Earlier this month, Netflix began offering stream-only service – at a rate of $7.99 a month – to consumers north of the border. No discs. No red envelopes. Just online movies and TV shows. Analysts have billed this Canadian expansion as a kind of test run for Netflix, which was previously offering streaming video exclusively in the US.
"The company will determine whether or not there's opportunity for other countries based on its Canadian performance," notes ReadWriteWeb's Sarah Perez, who participated in a conference call with Netflix execs.
Now Netflix CEO Reed Hasting is hinting that a wider roll-out of streaming service could happen by soon as the end of this year. "We are looking at adding a streaming-only option for the USA over the coming months," Hasting wrote in a blog post today.
At this point it's worth noting that US consumers can currently pay $8.99 a month for a DVD-by-mail option – an option which also includes unlimited streaming video. In other words, the difference between the Canadian plan and the current cheapest US plan is only one dollar. And plenty of people – like this humble Horizons blogger – use the DVD-by-mail plan AS a streaming-only plan. How do we do that?
Well, we just don't bother requesting DVDs and do our all our Netflix viewing online. (Anyone else out there in our boat?)
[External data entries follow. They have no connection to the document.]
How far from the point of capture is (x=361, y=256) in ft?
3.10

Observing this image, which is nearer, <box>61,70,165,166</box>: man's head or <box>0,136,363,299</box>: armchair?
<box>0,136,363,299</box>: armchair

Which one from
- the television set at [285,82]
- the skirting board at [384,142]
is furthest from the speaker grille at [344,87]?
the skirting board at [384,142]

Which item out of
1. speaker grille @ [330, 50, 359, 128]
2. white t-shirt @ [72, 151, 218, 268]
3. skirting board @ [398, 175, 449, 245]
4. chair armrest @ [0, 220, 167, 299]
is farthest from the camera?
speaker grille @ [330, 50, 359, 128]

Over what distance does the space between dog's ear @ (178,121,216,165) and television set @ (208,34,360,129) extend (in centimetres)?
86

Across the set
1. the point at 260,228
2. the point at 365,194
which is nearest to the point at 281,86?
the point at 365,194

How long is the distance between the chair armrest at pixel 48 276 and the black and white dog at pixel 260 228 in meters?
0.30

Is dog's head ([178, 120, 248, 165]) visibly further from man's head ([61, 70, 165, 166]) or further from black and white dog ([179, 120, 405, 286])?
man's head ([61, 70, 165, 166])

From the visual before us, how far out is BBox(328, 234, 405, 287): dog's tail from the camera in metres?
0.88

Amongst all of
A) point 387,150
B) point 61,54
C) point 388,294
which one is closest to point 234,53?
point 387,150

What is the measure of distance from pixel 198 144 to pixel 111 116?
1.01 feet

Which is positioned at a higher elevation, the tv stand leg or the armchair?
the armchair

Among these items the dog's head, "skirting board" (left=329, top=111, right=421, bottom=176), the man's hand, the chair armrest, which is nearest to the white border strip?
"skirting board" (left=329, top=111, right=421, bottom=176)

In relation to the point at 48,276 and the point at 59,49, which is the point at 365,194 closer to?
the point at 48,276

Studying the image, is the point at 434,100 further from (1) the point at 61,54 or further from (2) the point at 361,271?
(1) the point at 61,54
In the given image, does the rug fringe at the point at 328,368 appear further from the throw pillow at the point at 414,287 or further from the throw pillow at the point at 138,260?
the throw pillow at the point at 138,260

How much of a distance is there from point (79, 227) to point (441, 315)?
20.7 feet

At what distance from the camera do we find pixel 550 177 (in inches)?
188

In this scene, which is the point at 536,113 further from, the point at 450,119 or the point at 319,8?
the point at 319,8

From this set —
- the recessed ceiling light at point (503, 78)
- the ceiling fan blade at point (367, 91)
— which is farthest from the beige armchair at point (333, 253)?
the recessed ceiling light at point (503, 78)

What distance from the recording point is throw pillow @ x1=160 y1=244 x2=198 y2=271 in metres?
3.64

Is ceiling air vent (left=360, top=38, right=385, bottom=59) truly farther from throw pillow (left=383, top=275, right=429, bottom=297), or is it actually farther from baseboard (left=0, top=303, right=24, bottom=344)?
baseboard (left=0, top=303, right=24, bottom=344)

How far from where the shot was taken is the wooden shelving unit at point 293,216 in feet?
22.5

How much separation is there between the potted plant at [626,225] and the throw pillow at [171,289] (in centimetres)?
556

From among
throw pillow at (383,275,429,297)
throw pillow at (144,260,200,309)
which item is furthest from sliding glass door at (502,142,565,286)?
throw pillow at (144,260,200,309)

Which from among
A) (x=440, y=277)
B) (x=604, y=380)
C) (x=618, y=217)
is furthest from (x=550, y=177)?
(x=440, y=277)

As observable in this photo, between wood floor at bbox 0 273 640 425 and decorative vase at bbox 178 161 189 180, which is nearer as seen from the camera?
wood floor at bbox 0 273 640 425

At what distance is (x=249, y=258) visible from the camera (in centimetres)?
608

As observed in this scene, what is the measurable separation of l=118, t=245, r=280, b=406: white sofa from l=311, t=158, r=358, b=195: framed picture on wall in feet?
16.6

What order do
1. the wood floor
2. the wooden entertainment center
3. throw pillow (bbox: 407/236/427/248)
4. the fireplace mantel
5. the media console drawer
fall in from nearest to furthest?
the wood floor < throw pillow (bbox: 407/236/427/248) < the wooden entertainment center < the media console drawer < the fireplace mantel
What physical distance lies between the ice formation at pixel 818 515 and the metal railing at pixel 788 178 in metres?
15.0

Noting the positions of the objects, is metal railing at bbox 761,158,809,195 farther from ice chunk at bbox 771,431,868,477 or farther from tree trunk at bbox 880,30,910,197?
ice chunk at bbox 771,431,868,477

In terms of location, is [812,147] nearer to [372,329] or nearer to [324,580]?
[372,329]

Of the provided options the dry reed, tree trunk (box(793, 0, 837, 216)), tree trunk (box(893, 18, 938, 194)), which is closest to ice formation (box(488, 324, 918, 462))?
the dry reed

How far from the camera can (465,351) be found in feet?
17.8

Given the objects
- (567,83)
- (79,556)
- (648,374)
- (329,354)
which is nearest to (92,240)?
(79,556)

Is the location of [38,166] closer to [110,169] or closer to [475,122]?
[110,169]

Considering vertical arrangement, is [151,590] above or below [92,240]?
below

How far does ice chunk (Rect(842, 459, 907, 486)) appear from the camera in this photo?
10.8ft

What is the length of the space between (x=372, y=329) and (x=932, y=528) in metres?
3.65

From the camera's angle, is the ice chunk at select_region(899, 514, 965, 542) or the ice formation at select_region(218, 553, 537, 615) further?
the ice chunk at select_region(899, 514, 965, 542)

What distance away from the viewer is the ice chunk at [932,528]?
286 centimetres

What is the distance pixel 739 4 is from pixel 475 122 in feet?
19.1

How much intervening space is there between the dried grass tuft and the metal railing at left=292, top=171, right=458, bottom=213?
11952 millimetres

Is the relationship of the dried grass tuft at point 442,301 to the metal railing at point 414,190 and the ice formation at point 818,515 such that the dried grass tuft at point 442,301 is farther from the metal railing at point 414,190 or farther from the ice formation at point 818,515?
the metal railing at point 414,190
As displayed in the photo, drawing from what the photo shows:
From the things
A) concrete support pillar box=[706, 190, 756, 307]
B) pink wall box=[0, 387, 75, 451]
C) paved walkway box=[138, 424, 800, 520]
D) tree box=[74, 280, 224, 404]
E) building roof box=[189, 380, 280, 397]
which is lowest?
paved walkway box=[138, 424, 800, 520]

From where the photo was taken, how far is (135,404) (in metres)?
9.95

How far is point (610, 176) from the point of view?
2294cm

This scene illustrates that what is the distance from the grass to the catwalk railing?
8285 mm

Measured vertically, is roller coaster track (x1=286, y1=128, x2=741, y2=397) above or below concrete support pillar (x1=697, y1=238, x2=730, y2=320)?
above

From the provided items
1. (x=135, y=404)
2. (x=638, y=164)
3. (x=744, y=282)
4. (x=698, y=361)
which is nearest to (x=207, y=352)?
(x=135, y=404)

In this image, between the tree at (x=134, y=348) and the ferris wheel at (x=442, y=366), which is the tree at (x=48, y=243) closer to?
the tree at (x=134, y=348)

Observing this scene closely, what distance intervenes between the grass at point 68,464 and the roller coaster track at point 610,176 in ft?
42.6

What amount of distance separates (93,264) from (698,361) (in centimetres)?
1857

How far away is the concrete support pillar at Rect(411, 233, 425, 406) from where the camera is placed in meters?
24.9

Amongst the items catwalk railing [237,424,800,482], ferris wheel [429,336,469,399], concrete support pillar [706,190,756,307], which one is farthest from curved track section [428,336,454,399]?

As we recently noted, Netflix has faced heightened competition from other online services.
HBO, for instance, has launched its own subscription streaming platform called HBO GO, and Hulu has begun offering premium content under the aegis of Hulu Plus. This spring, partially in an effort to stay ahead of rivals such as Hulu, Netflix announced it had reached a deal that would delay the availability of new releases from Universal and Twentieth Century Fox for at least a month after the official DVD release date.
In exchange, Fox and Universal agreed to provide more content to Netflix.